Her eyelids flipped open when I walked up and I heard several growls from the dark behind her, which I tried to ignore.
“Up, Boy,” she said, and snapped her fingers. A tiger walked out of the cabana. Its stripes were faded, the roots showing. Stark smelled of blood and floral perfume. She was drinking and so was I.
“Tssk,” Stark said to the growlers. Her mouth opened like a half-broken zipper. “No need to be bodyguarding. This is just a pulp-pusher. What you boys need is an agent.” She turned toward me. “Are you from Creative Artists? I didn't think so.”
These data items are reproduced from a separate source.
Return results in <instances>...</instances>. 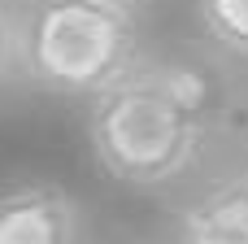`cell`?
<instances>
[{
    "label": "cell",
    "mask_w": 248,
    "mask_h": 244,
    "mask_svg": "<svg viewBox=\"0 0 248 244\" xmlns=\"http://www.w3.org/2000/svg\"><path fill=\"white\" fill-rule=\"evenodd\" d=\"M87 140L96 166L122 188L157 192L187 179L214 140V92L196 65L135 61L92 96Z\"/></svg>",
    "instance_id": "cell-1"
},
{
    "label": "cell",
    "mask_w": 248,
    "mask_h": 244,
    "mask_svg": "<svg viewBox=\"0 0 248 244\" xmlns=\"http://www.w3.org/2000/svg\"><path fill=\"white\" fill-rule=\"evenodd\" d=\"M26 79L57 96H100L140 61L131 0H35L22 13Z\"/></svg>",
    "instance_id": "cell-2"
},
{
    "label": "cell",
    "mask_w": 248,
    "mask_h": 244,
    "mask_svg": "<svg viewBox=\"0 0 248 244\" xmlns=\"http://www.w3.org/2000/svg\"><path fill=\"white\" fill-rule=\"evenodd\" d=\"M0 244H83L78 201L57 183H17L0 192Z\"/></svg>",
    "instance_id": "cell-3"
},
{
    "label": "cell",
    "mask_w": 248,
    "mask_h": 244,
    "mask_svg": "<svg viewBox=\"0 0 248 244\" xmlns=\"http://www.w3.org/2000/svg\"><path fill=\"white\" fill-rule=\"evenodd\" d=\"M179 244H248V175L205 188L179 218Z\"/></svg>",
    "instance_id": "cell-4"
},
{
    "label": "cell",
    "mask_w": 248,
    "mask_h": 244,
    "mask_svg": "<svg viewBox=\"0 0 248 244\" xmlns=\"http://www.w3.org/2000/svg\"><path fill=\"white\" fill-rule=\"evenodd\" d=\"M196 13L222 52L248 61V0H196Z\"/></svg>",
    "instance_id": "cell-5"
},
{
    "label": "cell",
    "mask_w": 248,
    "mask_h": 244,
    "mask_svg": "<svg viewBox=\"0 0 248 244\" xmlns=\"http://www.w3.org/2000/svg\"><path fill=\"white\" fill-rule=\"evenodd\" d=\"M17 79H26V31L22 13L0 4V92H9Z\"/></svg>",
    "instance_id": "cell-6"
}]
</instances>
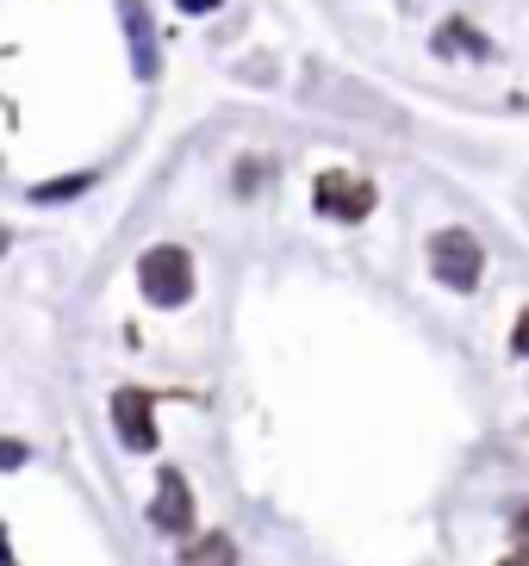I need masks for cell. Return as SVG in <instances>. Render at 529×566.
Returning <instances> with one entry per match:
<instances>
[{"label": "cell", "instance_id": "cell-12", "mask_svg": "<svg viewBox=\"0 0 529 566\" xmlns=\"http://www.w3.org/2000/svg\"><path fill=\"white\" fill-rule=\"evenodd\" d=\"M187 13H212V7H225V0H181Z\"/></svg>", "mask_w": 529, "mask_h": 566}, {"label": "cell", "instance_id": "cell-8", "mask_svg": "<svg viewBox=\"0 0 529 566\" xmlns=\"http://www.w3.org/2000/svg\"><path fill=\"white\" fill-rule=\"evenodd\" d=\"M87 181H94V175H63V181L32 187V200H38V206H50V200H75V193H87Z\"/></svg>", "mask_w": 529, "mask_h": 566}, {"label": "cell", "instance_id": "cell-14", "mask_svg": "<svg viewBox=\"0 0 529 566\" xmlns=\"http://www.w3.org/2000/svg\"><path fill=\"white\" fill-rule=\"evenodd\" d=\"M505 566H523V560H517V554H511V560H505Z\"/></svg>", "mask_w": 529, "mask_h": 566}, {"label": "cell", "instance_id": "cell-13", "mask_svg": "<svg viewBox=\"0 0 529 566\" xmlns=\"http://www.w3.org/2000/svg\"><path fill=\"white\" fill-rule=\"evenodd\" d=\"M0 566H19V560H13V548H7V530H0Z\"/></svg>", "mask_w": 529, "mask_h": 566}, {"label": "cell", "instance_id": "cell-3", "mask_svg": "<svg viewBox=\"0 0 529 566\" xmlns=\"http://www.w3.org/2000/svg\"><path fill=\"white\" fill-rule=\"evenodd\" d=\"M312 200L324 218H343V224H355V218L374 212V187L362 181V175H349V168H324L312 187Z\"/></svg>", "mask_w": 529, "mask_h": 566}, {"label": "cell", "instance_id": "cell-11", "mask_svg": "<svg viewBox=\"0 0 529 566\" xmlns=\"http://www.w3.org/2000/svg\"><path fill=\"white\" fill-rule=\"evenodd\" d=\"M25 461V442H0V467H19Z\"/></svg>", "mask_w": 529, "mask_h": 566}, {"label": "cell", "instance_id": "cell-7", "mask_svg": "<svg viewBox=\"0 0 529 566\" xmlns=\"http://www.w3.org/2000/svg\"><path fill=\"white\" fill-rule=\"evenodd\" d=\"M181 566H237V542L225 530H212V535H199L194 548L181 554Z\"/></svg>", "mask_w": 529, "mask_h": 566}, {"label": "cell", "instance_id": "cell-4", "mask_svg": "<svg viewBox=\"0 0 529 566\" xmlns=\"http://www.w3.org/2000/svg\"><path fill=\"white\" fill-rule=\"evenodd\" d=\"M113 430L125 449L149 454L156 449V399L149 392H137V386H125V392H113Z\"/></svg>", "mask_w": 529, "mask_h": 566}, {"label": "cell", "instance_id": "cell-5", "mask_svg": "<svg viewBox=\"0 0 529 566\" xmlns=\"http://www.w3.org/2000/svg\"><path fill=\"white\" fill-rule=\"evenodd\" d=\"M149 523L163 535H187L194 530V492L175 467H163V480H156V504H149Z\"/></svg>", "mask_w": 529, "mask_h": 566}, {"label": "cell", "instance_id": "cell-9", "mask_svg": "<svg viewBox=\"0 0 529 566\" xmlns=\"http://www.w3.org/2000/svg\"><path fill=\"white\" fill-rule=\"evenodd\" d=\"M511 530H517V560L529 566V504H523V511L511 516Z\"/></svg>", "mask_w": 529, "mask_h": 566}, {"label": "cell", "instance_id": "cell-2", "mask_svg": "<svg viewBox=\"0 0 529 566\" xmlns=\"http://www.w3.org/2000/svg\"><path fill=\"white\" fill-rule=\"evenodd\" d=\"M431 268L455 286V293H474V286H480V268H486L480 237L474 231H436L431 237Z\"/></svg>", "mask_w": 529, "mask_h": 566}, {"label": "cell", "instance_id": "cell-1", "mask_svg": "<svg viewBox=\"0 0 529 566\" xmlns=\"http://www.w3.org/2000/svg\"><path fill=\"white\" fill-rule=\"evenodd\" d=\"M137 286H144L149 305H163V312H175V305L194 300V255L181 250V243H156V250L137 255Z\"/></svg>", "mask_w": 529, "mask_h": 566}, {"label": "cell", "instance_id": "cell-6", "mask_svg": "<svg viewBox=\"0 0 529 566\" xmlns=\"http://www.w3.org/2000/svg\"><path fill=\"white\" fill-rule=\"evenodd\" d=\"M118 7H125V32H132V63H137V75H156V32H149L144 0H118Z\"/></svg>", "mask_w": 529, "mask_h": 566}, {"label": "cell", "instance_id": "cell-10", "mask_svg": "<svg viewBox=\"0 0 529 566\" xmlns=\"http://www.w3.org/2000/svg\"><path fill=\"white\" fill-rule=\"evenodd\" d=\"M511 349H517V355H523V361H529V312L517 317V331H511Z\"/></svg>", "mask_w": 529, "mask_h": 566}]
</instances>
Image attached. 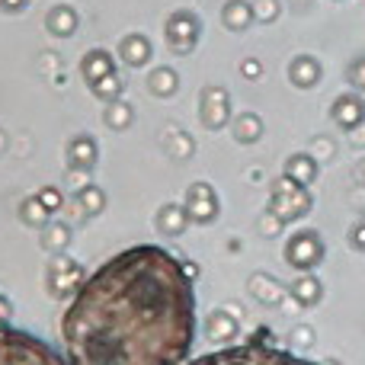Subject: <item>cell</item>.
Returning <instances> with one entry per match:
<instances>
[{
  "instance_id": "6da1fadb",
  "label": "cell",
  "mask_w": 365,
  "mask_h": 365,
  "mask_svg": "<svg viewBox=\"0 0 365 365\" xmlns=\"http://www.w3.org/2000/svg\"><path fill=\"white\" fill-rule=\"evenodd\" d=\"M195 327L192 266L160 244L109 257L61 314L71 365H186Z\"/></svg>"
},
{
  "instance_id": "d6a6232c",
  "label": "cell",
  "mask_w": 365,
  "mask_h": 365,
  "mask_svg": "<svg viewBox=\"0 0 365 365\" xmlns=\"http://www.w3.org/2000/svg\"><path fill=\"white\" fill-rule=\"evenodd\" d=\"M240 71H244V74H250V77H259V64L257 61H244V64H240Z\"/></svg>"
},
{
  "instance_id": "ba28073f",
  "label": "cell",
  "mask_w": 365,
  "mask_h": 365,
  "mask_svg": "<svg viewBox=\"0 0 365 365\" xmlns=\"http://www.w3.org/2000/svg\"><path fill=\"white\" fill-rule=\"evenodd\" d=\"M182 208H186L189 221H212L215 215H218V195H215V189L208 186V182H192V186L186 189V202H182Z\"/></svg>"
},
{
  "instance_id": "83f0119b",
  "label": "cell",
  "mask_w": 365,
  "mask_h": 365,
  "mask_svg": "<svg viewBox=\"0 0 365 365\" xmlns=\"http://www.w3.org/2000/svg\"><path fill=\"white\" fill-rule=\"evenodd\" d=\"M250 6H253V19H259V23H269L279 13V0H253Z\"/></svg>"
},
{
  "instance_id": "4316f807",
  "label": "cell",
  "mask_w": 365,
  "mask_h": 365,
  "mask_svg": "<svg viewBox=\"0 0 365 365\" xmlns=\"http://www.w3.org/2000/svg\"><path fill=\"white\" fill-rule=\"evenodd\" d=\"M71 240V227L64 225H48L42 234V247H48V250H61V247H68Z\"/></svg>"
},
{
  "instance_id": "e575fe53",
  "label": "cell",
  "mask_w": 365,
  "mask_h": 365,
  "mask_svg": "<svg viewBox=\"0 0 365 365\" xmlns=\"http://www.w3.org/2000/svg\"><path fill=\"white\" fill-rule=\"evenodd\" d=\"M359 182H365V160L359 164Z\"/></svg>"
},
{
  "instance_id": "d6986e66",
  "label": "cell",
  "mask_w": 365,
  "mask_h": 365,
  "mask_svg": "<svg viewBox=\"0 0 365 365\" xmlns=\"http://www.w3.org/2000/svg\"><path fill=\"white\" fill-rule=\"evenodd\" d=\"M292 295H295L298 304H304V308L317 304V302H321V282H317V276H311V272L298 276V282H295V289H292Z\"/></svg>"
},
{
  "instance_id": "44dd1931",
  "label": "cell",
  "mask_w": 365,
  "mask_h": 365,
  "mask_svg": "<svg viewBox=\"0 0 365 365\" xmlns=\"http://www.w3.org/2000/svg\"><path fill=\"white\" fill-rule=\"evenodd\" d=\"M148 87H151V93H158V96L177 93V71H170V68H154L151 77H148Z\"/></svg>"
},
{
  "instance_id": "cb8c5ba5",
  "label": "cell",
  "mask_w": 365,
  "mask_h": 365,
  "mask_svg": "<svg viewBox=\"0 0 365 365\" xmlns=\"http://www.w3.org/2000/svg\"><path fill=\"white\" fill-rule=\"evenodd\" d=\"M93 90L96 96H100V100H106V103H115L122 96V90H125V83H122V77L119 74H109V77H103L100 83H93Z\"/></svg>"
},
{
  "instance_id": "603a6c76",
  "label": "cell",
  "mask_w": 365,
  "mask_h": 365,
  "mask_svg": "<svg viewBox=\"0 0 365 365\" xmlns=\"http://www.w3.org/2000/svg\"><path fill=\"white\" fill-rule=\"evenodd\" d=\"M259 132H263L259 115L247 113V115H240V119H234V138H237V141H257Z\"/></svg>"
},
{
  "instance_id": "7c38bea8",
  "label": "cell",
  "mask_w": 365,
  "mask_h": 365,
  "mask_svg": "<svg viewBox=\"0 0 365 365\" xmlns=\"http://www.w3.org/2000/svg\"><path fill=\"white\" fill-rule=\"evenodd\" d=\"M119 58L128 64V68H145L151 61V42H148L141 32H132L119 42Z\"/></svg>"
},
{
  "instance_id": "8d00e7d4",
  "label": "cell",
  "mask_w": 365,
  "mask_h": 365,
  "mask_svg": "<svg viewBox=\"0 0 365 365\" xmlns=\"http://www.w3.org/2000/svg\"><path fill=\"white\" fill-rule=\"evenodd\" d=\"M0 324H6V321H0Z\"/></svg>"
},
{
  "instance_id": "ffe728a7",
  "label": "cell",
  "mask_w": 365,
  "mask_h": 365,
  "mask_svg": "<svg viewBox=\"0 0 365 365\" xmlns=\"http://www.w3.org/2000/svg\"><path fill=\"white\" fill-rule=\"evenodd\" d=\"M205 330H208V336H212V340H227V336L237 334V321H234L227 311H212Z\"/></svg>"
},
{
  "instance_id": "3957f363",
  "label": "cell",
  "mask_w": 365,
  "mask_h": 365,
  "mask_svg": "<svg viewBox=\"0 0 365 365\" xmlns=\"http://www.w3.org/2000/svg\"><path fill=\"white\" fill-rule=\"evenodd\" d=\"M0 365H71L51 343L32 336L29 330H16L0 324Z\"/></svg>"
},
{
  "instance_id": "277c9868",
  "label": "cell",
  "mask_w": 365,
  "mask_h": 365,
  "mask_svg": "<svg viewBox=\"0 0 365 365\" xmlns=\"http://www.w3.org/2000/svg\"><path fill=\"white\" fill-rule=\"evenodd\" d=\"M269 212L276 215L279 225H289L295 218H304L311 212V195L308 186H298L289 177H279L272 182V195H269Z\"/></svg>"
},
{
  "instance_id": "2e32d148",
  "label": "cell",
  "mask_w": 365,
  "mask_h": 365,
  "mask_svg": "<svg viewBox=\"0 0 365 365\" xmlns=\"http://www.w3.org/2000/svg\"><path fill=\"white\" fill-rule=\"evenodd\" d=\"M221 23L227 26L231 32H240L253 23V6L247 0H227L225 10H221Z\"/></svg>"
},
{
  "instance_id": "7a4b0ae2",
  "label": "cell",
  "mask_w": 365,
  "mask_h": 365,
  "mask_svg": "<svg viewBox=\"0 0 365 365\" xmlns=\"http://www.w3.org/2000/svg\"><path fill=\"white\" fill-rule=\"evenodd\" d=\"M186 365H304V359L292 356L289 349H276L272 343H266V330H257L253 340L237 343V346H221Z\"/></svg>"
},
{
  "instance_id": "f546056e",
  "label": "cell",
  "mask_w": 365,
  "mask_h": 365,
  "mask_svg": "<svg viewBox=\"0 0 365 365\" xmlns=\"http://www.w3.org/2000/svg\"><path fill=\"white\" fill-rule=\"evenodd\" d=\"M38 202H42L51 215H55L58 208H61V192H58V189H42V192H38Z\"/></svg>"
},
{
  "instance_id": "4fadbf2b",
  "label": "cell",
  "mask_w": 365,
  "mask_h": 365,
  "mask_svg": "<svg viewBox=\"0 0 365 365\" xmlns=\"http://www.w3.org/2000/svg\"><path fill=\"white\" fill-rule=\"evenodd\" d=\"M282 177H289L292 182H298V186H311L317 177V160L311 158V154H292V158L285 160Z\"/></svg>"
},
{
  "instance_id": "30bf717a",
  "label": "cell",
  "mask_w": 365,
  "mask_h": 365,
  "mask_svg": "<svg viewBox=\"0 0 365 365\" xmlns=\"http://www.w3.org/2000/svg\"><path fill=\"white\" fill-rule=\"evenodd\" d=\"M334 122L343 132H353L365 122V100L359 93H343L334 103Z\"/></svg>"
},
{
  "instance_id": "4dcf8cb0",
  "label": "cell",
  "mask_w": 365,
  "mask_h": 365,
  "mask_svg": "<svg viewBox=\"0 0 365 365\" xmlns=\"http://www.w3.org/2000/svg\"><path fill=\"white\" fill-rule=\"evenodd\" d=\"M349 247H356V250L365 253V221H359V225L349 227Z\"/></svg>"
},
{
  "instance_id": "5bb4252c",
  "label": "cell",
  "mask_w": 365,
  "mask_h": 365,
  "mask_svg": "<svg viewBox=\"0 0 365 365\" xmlns=\"http://www.w3.org/2000/svg\"><path fill=\"white\" fill-rule=\"evenodd\" d=\"M96 154H100V148H96V141L90 138V135H77L68 145V160L77 170H90V167L96 164Z\"/></svg>"
},
{
  "instance_id": "9a60e30c",
  "label": "cell",
  "mask_w": 365,
  "mask_h": 365,
  "mask_svg": "<svg viewBox=\"0 0 365 365\" xmlns=\"http://www.w3.org/2000/svg\"><path fill=\"white\" fill-rule=\"evenodd\" d=\"M289 77L295 87H314V83L321 81V64L311 55H298L295 61L289 64Z\"/></svg>"
},
{
  "instance_id": "836d02e7",
  "label": "cell",
  "mask_w": 365,
  "mask_h": 365,
  "mask_svg": "<svg viewBox=\"0 0 365 365\" xmlns=\"http://www.w3.org/2000/svg\"><path fill=\"white\" fill-rule=\"evenodd\" d=\"M6 314H10V302L0 295V321H6Z\"/></svg>"
},
{
  "instance_id": "52a82bcc",
  "label": "cell",
  "mask_w": 365,
  "mask_h": 365,
  "mask_svg": "<svg viewBox=\"0 0 365 365\" xmlns=\"http://www.w3.org/2000/svg\"><path fill=\"white\" fill-rule=\"evenodd\" d=\"M83 279H87V272H83V266L74 263V259H55V263L48 266V292L55 298H64L68 292H77Z\"/></svg>"
},
{
  "instance_id": "ac0fdd59",
  "label": "cell",
  "mask_w": 365,
  "mask_h": 365,
  "mask_svg": "<svg viewBox=\"0 0 365 365\" xmlns=\"http://www.w3.org/2000/svg\"><path fill=\"white\" fill-rule=\"evenodd\" d=\"M186 221H189V215H186V208L182 205H164L160 208V215H158V227L164 234H182Z\"/></svg>"
},
{
  "instance_id": "f1b7e54d",
  "label": "cell",
  "mask_w": 365,
  "mask_h": 365,
  "mask_svg": "<svg viewBox=\"0 0 365 365\" xmlns=\"http://www.w3.org/2000/svg\"><path fill=\"white\" fill-rule=\"evenodd\" d=\"M346 77H349V83H353L356 90H365V55L356 58V61L349 64V68H346Z\"/></svg>"
},
{
  "instance_id": "e0dca14e",
  "label": "cell",
  "mask_w": 365,
  "mask_h": 365,
  "mask_svg": "<svg viewBox=\"0 0 365 365\" xmlns=\"http://www.w3.org/2000/svg\"><path fill=\"white\" fill-rule=\"evenodd\" d=\"M45 26H48L55 36H74V29H77V13L71 10L68 4H58V6H51L48 10V16H45Z\"/></svg>"
},
{
  "instance_id": "d590c367",
  "label": "cell",
  "mask_w": 365,
  "mask_h": 365,
  "mask_svg": "<svg viewBox=\"0 0 365 365\" xmlns=\"http://www.w3.org/2000/svg\"><path fill=\"white\" fill-rule=\"evenodd\" d=\"M324 365H336V362H324Z\"/></svg>"
},
{
  "instance_id": "484cf974",
  "label": "cell",
  "mask_w": 365,
  "mask_h": 365,
  "mask_svg": "<svg viewBox=\"0 0 365 365\" xmlns=\"http://www.w3.org/2000/svg\"><path fill=\"white\" fill-rule=\"evenodd\" d=\"M106 125L109 128H119V132H122V128H128V125H132V106H128V103H119V100L109 103V106H106Z\"/></svg>"
},
{
  "instance_id": "d4e9b609",
  "label": "cell",
  "mask_w": 365,
  "mask_h": 365,
  "mask_svg": "<svg viewBox=\"0 0 365 365\" xmlns=\"http://www.w3.org/2000/svg\"><path fill=\"white\" fill-rule=\"evenodd\" d=\"M77 202L83 205V212L87 215H96L103 205H106V195H103L100 186H81L77 189Z\"/></svg>"
},
{
  "instance_id": "8992f818",
  "label": "cell",
  "mask_w": 365,
  "mask_h": 365,
  "mask_svg": "<svg viewBox=\"0 0 365 365\" xmlns=\"http://www.w3.org/2000/svg\"><path fill=\"white\" fill-rule=\"evenodd\" d=\"M199 32H202L199 16H192L189 10H177L167 19V45H170V51H177V55H189V51L195 48Z\"/></svg>"
},
{
  "instance_id": "5b68a950",
  "label": "cell",
  "mask_w": 365,
  "mask_h": 365,
  "mask_svg": "<svg viewBox=\"0 0 365 365\" xmlns=\"http://www.w3.org/2000/svg\"><path fill=\"white\" fill-rule=\"evenodd\" d=\"M285 259L298 272H311L324 263V240L317 231H298L285 244Z\"/></svg>"
},
{
  "instance_id": "7402d4cb",
  "label": "cell",
  "mask_w": 365,
  "mask_h": 365,
  "mask_svg": "<svg viewBox=\"0 0 365 365\" xmlns=\"http://www.w3.org/2000/svg\"><path fill=\"white\" fill-rule=\"evenodd\" d=\"M19 218H23L26 225H32V227H45V225H48V218H51V212L42 205V202H38V195H32V199L23 202Z\"/></svg>"
},
{
  "instance_id": "9c48e42d",
  "label": "cell",
  "mask_w": 365,
  "mask_h": 365,
  "mask_svg": "<svg viewBox=\"0 0 365 365\" xmlns=\"http://www.w3.org/2000/svg\"><path fill=\"white\" fill-rule=\"evenodd\" d=\"M202 122H205L208 128H221L227 125V119H231V100H227V90L221 87H208L205 93H202Z\"/></svg>"
},
{
  "instance_id": "1f68e13d",
  "label": "cell",
  "mask_w": 365,
  "mask_h": 365,
  "mask_svg": "<svg viewBox=\"0 0 365 365\" xmlns=\"http://www.w3.org/2000/svg\"><path fill=\"white\" fill-rule=\"evenodd\" d=\"M26 4H29V0H0V10L19 13V10H26Z\"/></svg>"
},
{
  "instance_id": "8fae6325",
  "label": "cell",
  "mask_w": 365,
  "mask_h": 365,
  "mask_svg": "<svg viewBox=\"0 0 365 365\" xmlns=\"http://www.w3.org/2000/svg\"><path fill=\"white\" fill-rule=\"evenodd\" d=\"M81 74H83V81L93 87V83H100L103 77H109V74H115V58L109 55L106 48H93V51H87L83 55V61H81Z\"/></svg>"
}]
</instances>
Stark was almost eighty, though she refused to disclose her birthdate. Her body had been taken apart and put back together a hundred times, and she was more scar than skin. She was dressed in her trademark tight white leather suit and her hair, yellow-white as the leather, was pin-curled. The overall impression was that of a walking tusk with scrimshawed facial expressions. Her eyes, however, were wide and blue, strangely youthful, and her fingers twitched constantly, flourishing and flourishing again, like she was practicing an encore. The suit could only be a thousand degrees on the inside. She looked as though she felt cool.
A tiger rumbled just behind me and I flinched.
Stark laughed. She was the only human I'd seen treat the tigers like animals. Everyone else treated them like the highly decorated Chekhovians they were. The tigers of Jungleland were Siberian and fluent in Russian, though some fluke had left most of them with the colloquial pseudonym of “Satan.” A couple of them were descendants of the tigers of the Moscow Art Theatre. They seemed to humor her. She was old now, but she'd been their dance partner a long time.